FAX機へのアクセス制限しているのですか?
セキュリティを持ち出して、旧態然とした仕組みを変えようとしないというは、良くあることです。ただ、セキュリティに関する議論は、多くの場合、片手落ちです。FAXを使うとデータ流出しないのでしょうか? 事務所にあるFAXは、事務所内の不特定多数の人がアクセスできない様に制限されているのですか? 誰かが送られてきたFAXを抜き取ったり、処分したり、コピーしたりできない状況なのですか?決して紛失しない管理がされているものですか? FAXがセキュリティ上必要という理由は全く説得力がないと言わざるを得ないのです。
FAXに変わるクラウドサービス(メール・ファイルサーバー等)については、マイクロソフト・Google・アマゾンといった、いわゆるGAFAが提供していますが、今や国防省や金融機関でも利用されているものです。ベーシックな機能として、ユーザー別の権限設定も詳細に設定できます。そういったクラウドサービスよりも、フリースペースにおいているFAX機からでてくる紙の方がセキュリティ(プライバシー)上優れているとはいったいどんな理論なのか全くわかりません。
ペーパーレスの効果
FAXを無くして、メールや、データ共有を進めるという効果を再度整理してみましょう。要するにFAXを無くすことによるペーパーレスの効果を理解しなければ、FAXを廃止するべきだという結論にはならず、この議論を正しく進めるべきだと思っています。私が考えるペーパーレスの効果は以下の3つです。
情報の共有
紙運用をしていると、その実物またはコピーでしか状況を共有できません。FAX運用で起きている例で言えば、利用者様の基本情報(住所や電話番号など)をFAXでやり取りして、それをそのまま台帳に保管しているという運用です。この状態では、その情報を必要としている担当ヘルパーさんには情報が届きません。FAXを止めて、データで管理を始めれば、利用者様の基本情報を取得した途端に、その情報を必要とする職員へ共有をすることができるようになります。ファミーユの例では、FAXで来るステップ(利用者基本情報)は、PDFファイルでメール受信されるので、それをそのまま、担当ヘルパーさんもメンバーに入っているラインワークスのグループへ共有する運用にしています。台帳にステップ(利用者基本情報)が保管されることもありません。
リモートワークを可能にする
紙運用の障壁のもう一つは、紙がある場所に行かないとその情報をみれないというものです。これでは、リモートワークは実現できません。
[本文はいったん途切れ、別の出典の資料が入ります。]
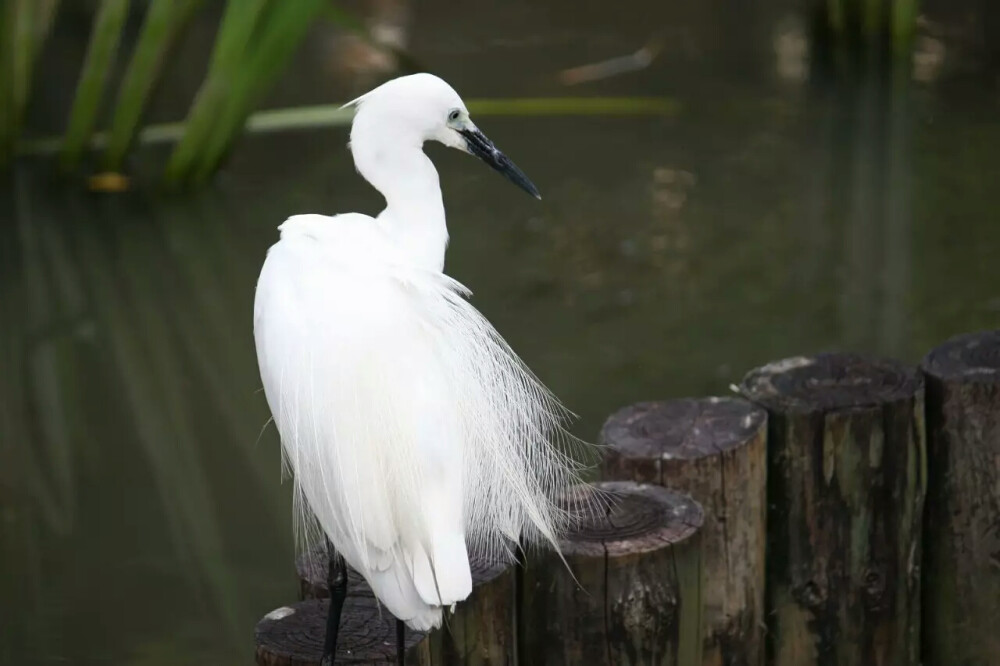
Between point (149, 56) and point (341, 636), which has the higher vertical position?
point (149, 56)

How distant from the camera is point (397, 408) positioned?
6.17 feet

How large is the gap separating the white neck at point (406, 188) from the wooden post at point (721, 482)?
392 mm

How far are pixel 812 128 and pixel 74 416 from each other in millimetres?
2933

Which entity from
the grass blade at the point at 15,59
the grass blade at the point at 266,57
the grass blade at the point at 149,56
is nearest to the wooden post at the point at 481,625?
the grass blade at the point at 266,57

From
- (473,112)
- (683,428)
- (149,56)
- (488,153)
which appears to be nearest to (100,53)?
(149,56)

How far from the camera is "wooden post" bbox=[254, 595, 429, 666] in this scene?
75.9 inches

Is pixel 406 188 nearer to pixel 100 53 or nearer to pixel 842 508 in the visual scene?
pixel 842 508

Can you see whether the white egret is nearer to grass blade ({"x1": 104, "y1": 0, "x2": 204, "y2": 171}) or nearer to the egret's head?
the egret's head

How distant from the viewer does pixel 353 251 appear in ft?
6.56

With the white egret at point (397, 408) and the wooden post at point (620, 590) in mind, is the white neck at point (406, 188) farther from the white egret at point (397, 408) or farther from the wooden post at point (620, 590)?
the wooden post at point (620, 590)

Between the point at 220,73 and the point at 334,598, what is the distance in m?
2.83

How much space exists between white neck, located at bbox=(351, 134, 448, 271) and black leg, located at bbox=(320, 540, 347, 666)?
433 millimetres

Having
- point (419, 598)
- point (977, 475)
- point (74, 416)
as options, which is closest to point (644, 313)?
point (74, 416)

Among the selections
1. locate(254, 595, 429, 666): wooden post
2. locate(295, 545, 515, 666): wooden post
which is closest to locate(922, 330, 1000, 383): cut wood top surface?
locate(295, 545, 515, 666): wooden post
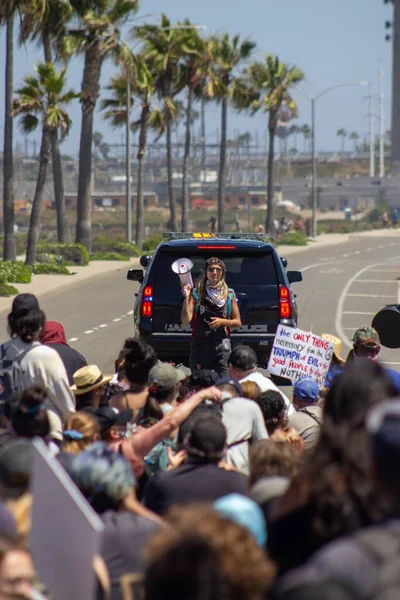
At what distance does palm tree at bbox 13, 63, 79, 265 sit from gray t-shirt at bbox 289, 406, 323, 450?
98.6 ft

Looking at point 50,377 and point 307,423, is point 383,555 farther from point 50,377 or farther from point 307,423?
point 307,423

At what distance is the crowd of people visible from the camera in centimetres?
354

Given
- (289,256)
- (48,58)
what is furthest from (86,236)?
(289,256)

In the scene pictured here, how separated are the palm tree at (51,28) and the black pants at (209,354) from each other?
2507cm

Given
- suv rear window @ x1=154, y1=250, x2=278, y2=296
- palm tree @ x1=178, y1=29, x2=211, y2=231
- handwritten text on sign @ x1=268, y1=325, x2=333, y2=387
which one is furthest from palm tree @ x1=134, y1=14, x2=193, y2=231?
handwritten text on sign @ x1=268, y1=325, x2=333, y2=387

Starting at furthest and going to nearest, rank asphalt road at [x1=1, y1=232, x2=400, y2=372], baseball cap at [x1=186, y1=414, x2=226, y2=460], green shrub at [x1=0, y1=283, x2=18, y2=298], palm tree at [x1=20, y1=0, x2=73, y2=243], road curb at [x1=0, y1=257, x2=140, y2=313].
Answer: palm tree at [x1=20, y1=0, x2=73, y2=243]
road curb at [x1=0, y1=257, x2=140, y2=313]
green shrub at [x1=0, y1=283, x2=18, y2=298]
asphalt road at [x1=1, y1=232, x2=400, y2=372]
baseball cap at [x1=186, y1=414, x2=226, y2=460]

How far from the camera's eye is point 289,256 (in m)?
52.2

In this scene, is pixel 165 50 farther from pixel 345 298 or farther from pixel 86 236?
pixel 345 298

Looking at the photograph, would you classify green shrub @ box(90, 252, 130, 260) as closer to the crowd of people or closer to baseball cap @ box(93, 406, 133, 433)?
the crowd of people

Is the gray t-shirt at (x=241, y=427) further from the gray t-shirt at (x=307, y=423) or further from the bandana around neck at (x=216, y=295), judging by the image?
the bandana around neck at (x=216, y=295)

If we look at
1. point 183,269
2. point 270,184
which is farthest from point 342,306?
point 270,184

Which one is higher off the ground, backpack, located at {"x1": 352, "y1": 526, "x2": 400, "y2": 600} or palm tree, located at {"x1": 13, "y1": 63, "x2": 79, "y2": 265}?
palm tree, located at {"x1": 13, "y1": 63, "x2": 79, "y2": 265}

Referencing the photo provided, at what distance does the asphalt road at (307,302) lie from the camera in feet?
72.9

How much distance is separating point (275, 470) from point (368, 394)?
1.19 metres
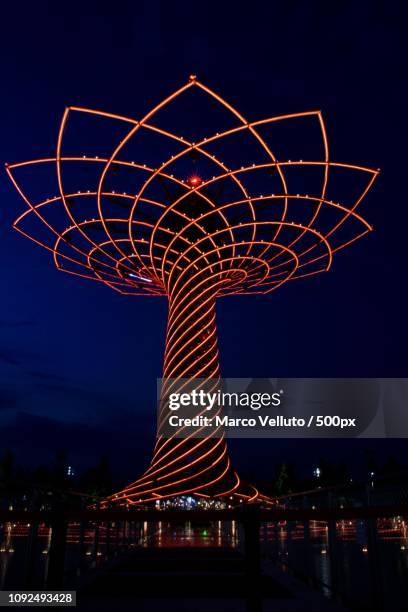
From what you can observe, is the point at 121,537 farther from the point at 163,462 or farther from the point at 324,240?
the point at 324,240

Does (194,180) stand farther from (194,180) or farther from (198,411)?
(198,411)

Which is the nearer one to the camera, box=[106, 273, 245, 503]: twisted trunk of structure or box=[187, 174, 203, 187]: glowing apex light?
box=[106, 273, 245, 503]: twisted trunk of structure

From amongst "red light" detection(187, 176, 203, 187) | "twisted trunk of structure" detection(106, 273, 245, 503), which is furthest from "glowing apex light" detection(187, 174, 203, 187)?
"twisted trunk of structure" detection(106, 273, 245, 503)

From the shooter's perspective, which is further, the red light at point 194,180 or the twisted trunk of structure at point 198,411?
the red light at point 194,180

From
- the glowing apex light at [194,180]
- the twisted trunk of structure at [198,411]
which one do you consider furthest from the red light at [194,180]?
the twisted trunk of structure at [198,411]

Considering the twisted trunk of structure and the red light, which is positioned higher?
the red light

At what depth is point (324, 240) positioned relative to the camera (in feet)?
71.6

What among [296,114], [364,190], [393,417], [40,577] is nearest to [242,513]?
[40,577]

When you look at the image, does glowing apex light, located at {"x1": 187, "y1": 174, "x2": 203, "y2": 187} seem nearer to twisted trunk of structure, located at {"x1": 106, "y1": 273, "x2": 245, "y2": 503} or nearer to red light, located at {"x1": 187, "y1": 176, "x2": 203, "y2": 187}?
red light, located at {"x1": 187, "y1": 176, "x2": 203, "y2": 187}

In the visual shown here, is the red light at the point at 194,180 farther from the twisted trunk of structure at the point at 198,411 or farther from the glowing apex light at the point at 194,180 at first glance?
the twisted trunk of structure at the point at 198,411

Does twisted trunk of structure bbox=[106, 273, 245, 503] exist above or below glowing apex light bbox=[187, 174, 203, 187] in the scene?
below

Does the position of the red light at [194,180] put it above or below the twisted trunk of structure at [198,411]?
above

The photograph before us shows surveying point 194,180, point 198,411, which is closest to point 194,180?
point 194,180

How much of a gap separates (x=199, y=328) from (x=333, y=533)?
731 inches
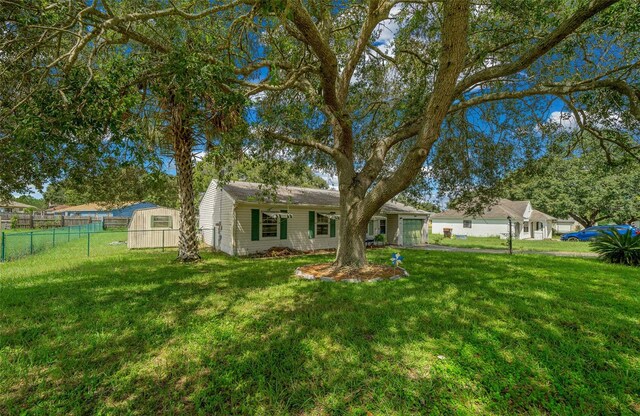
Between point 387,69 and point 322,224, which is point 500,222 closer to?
point 322,224

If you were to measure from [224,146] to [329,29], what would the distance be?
411cm

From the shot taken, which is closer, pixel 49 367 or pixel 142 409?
pixel 142 409

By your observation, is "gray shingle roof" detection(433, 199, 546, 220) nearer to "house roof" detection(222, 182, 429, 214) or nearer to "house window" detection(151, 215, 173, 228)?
"house roof" detection(222, 182, 429, 214)

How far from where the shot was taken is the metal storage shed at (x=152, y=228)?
47.4 feet

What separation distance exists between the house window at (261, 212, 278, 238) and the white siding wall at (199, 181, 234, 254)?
5.14 ft

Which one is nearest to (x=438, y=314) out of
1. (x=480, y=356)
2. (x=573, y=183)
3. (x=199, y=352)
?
(x=480, y=356)

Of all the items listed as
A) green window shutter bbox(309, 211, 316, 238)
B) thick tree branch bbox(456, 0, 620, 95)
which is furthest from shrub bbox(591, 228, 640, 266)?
green window shutter bbox(309, 211, 316, 238)

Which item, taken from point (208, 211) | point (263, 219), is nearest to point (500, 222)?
point (263, 219)

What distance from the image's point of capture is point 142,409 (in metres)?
2.45

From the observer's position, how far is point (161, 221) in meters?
15.2

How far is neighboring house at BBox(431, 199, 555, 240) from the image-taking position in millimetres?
28241

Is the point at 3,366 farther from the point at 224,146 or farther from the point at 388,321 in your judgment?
the point at 224,146

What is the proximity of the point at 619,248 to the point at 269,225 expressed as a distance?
14.3 meters

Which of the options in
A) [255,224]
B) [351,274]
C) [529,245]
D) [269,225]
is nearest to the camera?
[351,274]
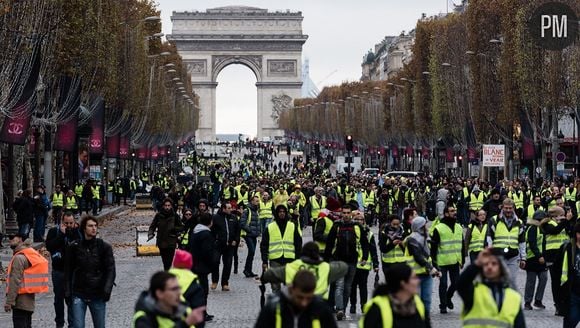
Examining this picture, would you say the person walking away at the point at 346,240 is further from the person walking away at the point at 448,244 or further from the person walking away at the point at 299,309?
the person walking away at the point at 299,309

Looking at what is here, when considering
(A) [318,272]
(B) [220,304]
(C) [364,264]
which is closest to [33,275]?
(C) [364,264]

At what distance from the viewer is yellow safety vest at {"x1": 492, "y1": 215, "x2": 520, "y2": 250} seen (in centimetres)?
2270

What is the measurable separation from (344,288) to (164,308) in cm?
1110

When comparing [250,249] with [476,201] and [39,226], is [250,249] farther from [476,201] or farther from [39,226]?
[476,201]

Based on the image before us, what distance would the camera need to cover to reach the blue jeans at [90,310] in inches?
703

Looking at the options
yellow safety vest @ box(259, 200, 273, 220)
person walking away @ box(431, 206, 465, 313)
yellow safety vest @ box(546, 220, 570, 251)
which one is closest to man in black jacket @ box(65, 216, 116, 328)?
person walking away @ box(431, 206, 465, 313)

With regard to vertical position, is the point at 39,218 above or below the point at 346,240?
below

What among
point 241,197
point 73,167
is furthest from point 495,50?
point 241,197

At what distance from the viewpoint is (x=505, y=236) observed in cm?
2277

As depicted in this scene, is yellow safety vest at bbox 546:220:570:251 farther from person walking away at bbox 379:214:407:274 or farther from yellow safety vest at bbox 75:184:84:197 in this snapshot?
yellow safety vest at bbox 75:184:84:197

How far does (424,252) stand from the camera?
2081cm

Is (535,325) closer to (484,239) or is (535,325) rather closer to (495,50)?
(484,239)

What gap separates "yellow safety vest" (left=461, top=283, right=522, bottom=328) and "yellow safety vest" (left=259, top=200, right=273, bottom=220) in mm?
25138

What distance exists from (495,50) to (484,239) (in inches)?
2043
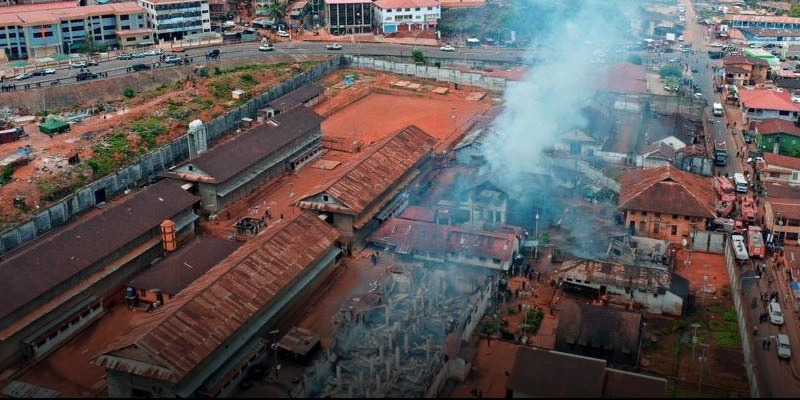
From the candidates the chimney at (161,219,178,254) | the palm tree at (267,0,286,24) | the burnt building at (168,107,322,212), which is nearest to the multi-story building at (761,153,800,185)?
the burnt building at (168,107,322,212)

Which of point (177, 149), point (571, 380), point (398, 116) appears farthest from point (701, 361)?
point (398, 116)

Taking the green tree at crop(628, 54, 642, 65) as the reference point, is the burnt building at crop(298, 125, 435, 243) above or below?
below

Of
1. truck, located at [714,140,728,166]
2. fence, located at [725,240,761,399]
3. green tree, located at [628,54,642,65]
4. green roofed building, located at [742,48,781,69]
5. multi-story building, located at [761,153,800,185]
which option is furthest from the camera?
green tree, located at [628,54,642,65]

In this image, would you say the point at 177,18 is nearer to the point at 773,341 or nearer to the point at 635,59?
the point at 635,59

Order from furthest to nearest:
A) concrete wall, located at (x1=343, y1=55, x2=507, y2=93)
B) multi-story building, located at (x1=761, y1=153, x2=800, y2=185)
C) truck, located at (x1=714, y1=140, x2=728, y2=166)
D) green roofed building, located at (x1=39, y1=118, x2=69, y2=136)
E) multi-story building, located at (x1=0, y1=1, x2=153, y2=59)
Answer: multi-story building, located at (x1=0, y1=1, x2=153, y2=59) < concrete wall, located at (x1=343, y1=55, x2=507, y2=93) < green roofed building, located at (x1=39, y1=118, x2=69, y2=136) < truck, located at (x1=714, y1=140, x2=728, y2=166) < multi-story building, located at (x1=761, y1=153, x2=800, y2=185)

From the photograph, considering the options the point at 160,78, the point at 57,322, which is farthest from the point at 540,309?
the point at 160,78

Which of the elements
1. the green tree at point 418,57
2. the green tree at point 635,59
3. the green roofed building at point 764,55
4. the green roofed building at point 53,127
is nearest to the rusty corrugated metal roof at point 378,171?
the green roofed building at point 53,127

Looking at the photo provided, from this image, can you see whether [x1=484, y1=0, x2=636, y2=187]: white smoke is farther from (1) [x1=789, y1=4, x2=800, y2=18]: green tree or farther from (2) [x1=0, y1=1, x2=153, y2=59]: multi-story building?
(2) [x1=0, y1=1, x2=153, y2=59]: multi-story building

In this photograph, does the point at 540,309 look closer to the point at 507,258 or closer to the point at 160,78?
the point at 507,258
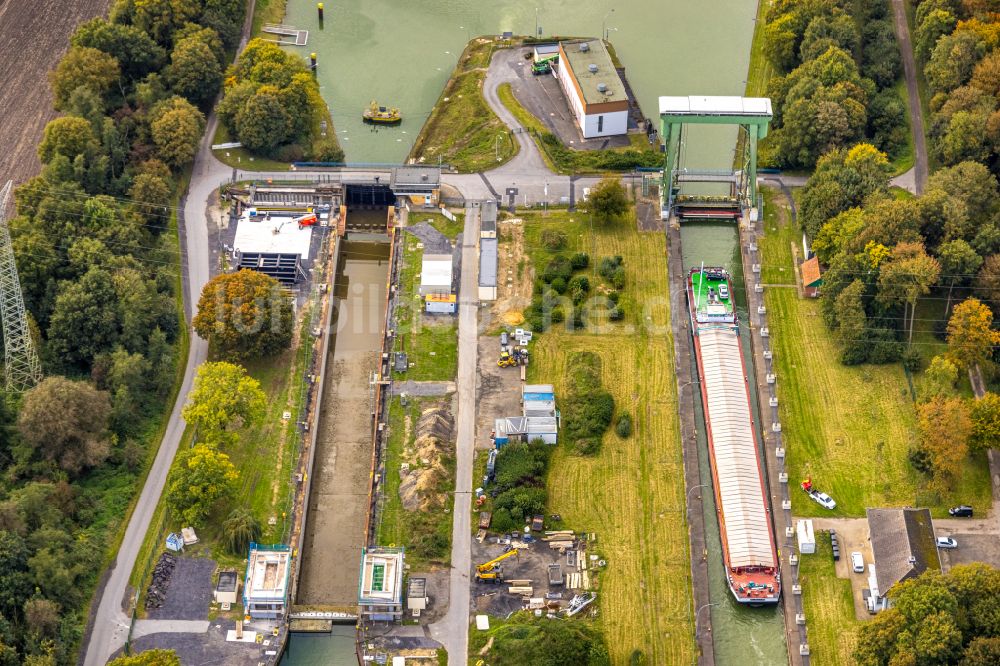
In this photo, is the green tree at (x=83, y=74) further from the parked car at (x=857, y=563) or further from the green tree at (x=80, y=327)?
the parked car at (x=857, y=563)

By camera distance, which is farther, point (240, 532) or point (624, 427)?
point (624, 427)

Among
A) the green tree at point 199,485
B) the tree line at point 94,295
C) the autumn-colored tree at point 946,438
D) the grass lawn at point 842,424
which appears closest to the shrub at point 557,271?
the grass lawn at point 842,424

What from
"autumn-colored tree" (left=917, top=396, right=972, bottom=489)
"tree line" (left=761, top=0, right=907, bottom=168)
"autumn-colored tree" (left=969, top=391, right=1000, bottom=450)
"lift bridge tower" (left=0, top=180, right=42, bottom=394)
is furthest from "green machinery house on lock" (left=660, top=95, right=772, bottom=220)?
"lift bridge tower" (left=0, top=180, right=42, bottom=394)

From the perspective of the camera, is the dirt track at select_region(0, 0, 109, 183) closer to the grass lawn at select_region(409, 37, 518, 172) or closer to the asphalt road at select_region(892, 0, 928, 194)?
the grass lawn at select_region(409, 37, 518, 172)

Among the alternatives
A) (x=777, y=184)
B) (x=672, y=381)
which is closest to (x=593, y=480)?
(x=672, y=381)

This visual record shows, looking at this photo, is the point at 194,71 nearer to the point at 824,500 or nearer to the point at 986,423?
the point at 824,500

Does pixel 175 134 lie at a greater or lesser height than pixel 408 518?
greater

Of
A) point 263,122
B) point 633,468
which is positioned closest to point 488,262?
point 633,468
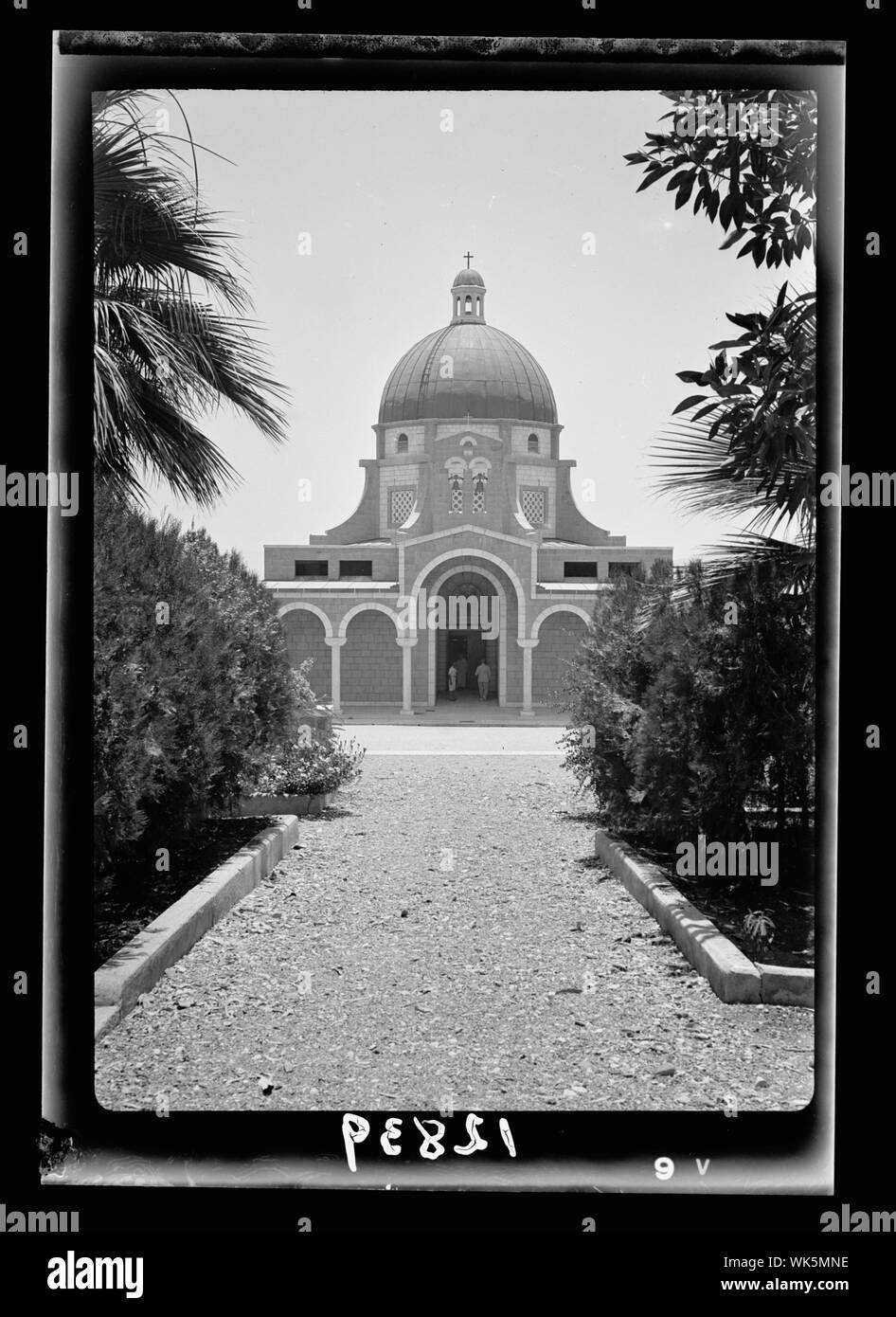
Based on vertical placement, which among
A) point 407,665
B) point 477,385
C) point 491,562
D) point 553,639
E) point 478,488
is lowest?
point 407,665

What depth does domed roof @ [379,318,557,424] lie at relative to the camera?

事務所を離れて仕事をしようにも、仕事に必要な情報が取得できないからです。FAXが紙で事務所から出てきたり、FAXを送るためには、事務所に行かなくてはならない状態では、決してリモートワークはできません。FAX運用を止めメール等での情報連携に変えていければ、場所を問わず仕事ができるようになります。ファミーユでは、コロナが始まるずっと以前からリモートワークができる環境を整えており、そのための紙運用回避を促進しています。(FAXもメールで受信され、PCからFAX送信ができる状態にしています)
コストが削減される
紙代・印字コストが一番に頭に浮かぶかもしれませんが、最も大きいのは保管コストかもしれません。台帳ファイルや資料ファイルを大量に作成し、保管するためのキャビネットや倉庫を所持しなくてはならなくなっていませんか? 台帳や資料ファイルは必要なものに限って紙保管することを徹底すれば、激減できます。ファミーユでは訪問介護で不要な紙をすべてデータ保管・管理に変えたところ、上下2段のキャビネットが8割不要になりました。
FAXは、送信コストもかかっています。FAX1枚送るコストは、5円~20円と試算されます。このコストどう考えますか? 仮に今の世の中で、メール1通送るのに、5円~20円かかるとなったら、メールおくりますか?
セキュリティ上のことを考慮したメールアカウントの導入を会社として進める場合、確かにコストが発生します。ただ、上記のようなコストを考え、また、前述の2つの効果を考えた場合、メールアカウント導入は、わずかなコストだと言わざるを得ないと思うのです。リモートワークができずに、事務所にくる人の労働時間、移動コストだけがなくなる効果は一人当たりでも、月額数千円~数万円なのではないでしょうか?
事務所に紙があったら異常
ペーパーレスの効果を認識し、深く理解をしていくと、事務所に紙がある状態が「異常」という認識になっていきます。皆がいない事務所で複合機やデスクの上に紙がある状態は「異常」なのです。だれかに不要な情報が漏洩している可能性があり、必要としている人への情報の共有が進まず、リモートワークが阻害され、コストが増えている状態なのです。ファミーユでは「事務所に紙(・現金)があったら異常」を合言葉にして、事務所5Sをすすめています。
FAXやめませんか? メールにしませんか?
自社内ではFAXは一切不要でも、FAXを止められない最も大きな理由がなにかと言われると、取引先、行政とのやり取りで必要だからということになってしまいます。ファミーユでもその理由一つで、FAXを運用し続けています。これは、地域・ビジネス・行政を巻き込んで、みんなで取り組む必要があることなのです。 メリットはあきらかです。デメリットはほとんどありません。 改めて言ってみます。
FAXやめませんか?
メールにしませんか?
行政(国)は、FAXに重税を掛けたら良い
FAX廃止が進まない「反論」は体制を変えたくないだけと断言できます。行政(国)は、猶予期間を以って、まずは省庁の許認可・連絡に関わるFAXを禁止することだ(例:申請書にFAX欄をやめてメールアドレス欄を入れる)と思う。そのうえで、FAX機やFAX送受信料に重税を掛けたら良いと思うのですよね。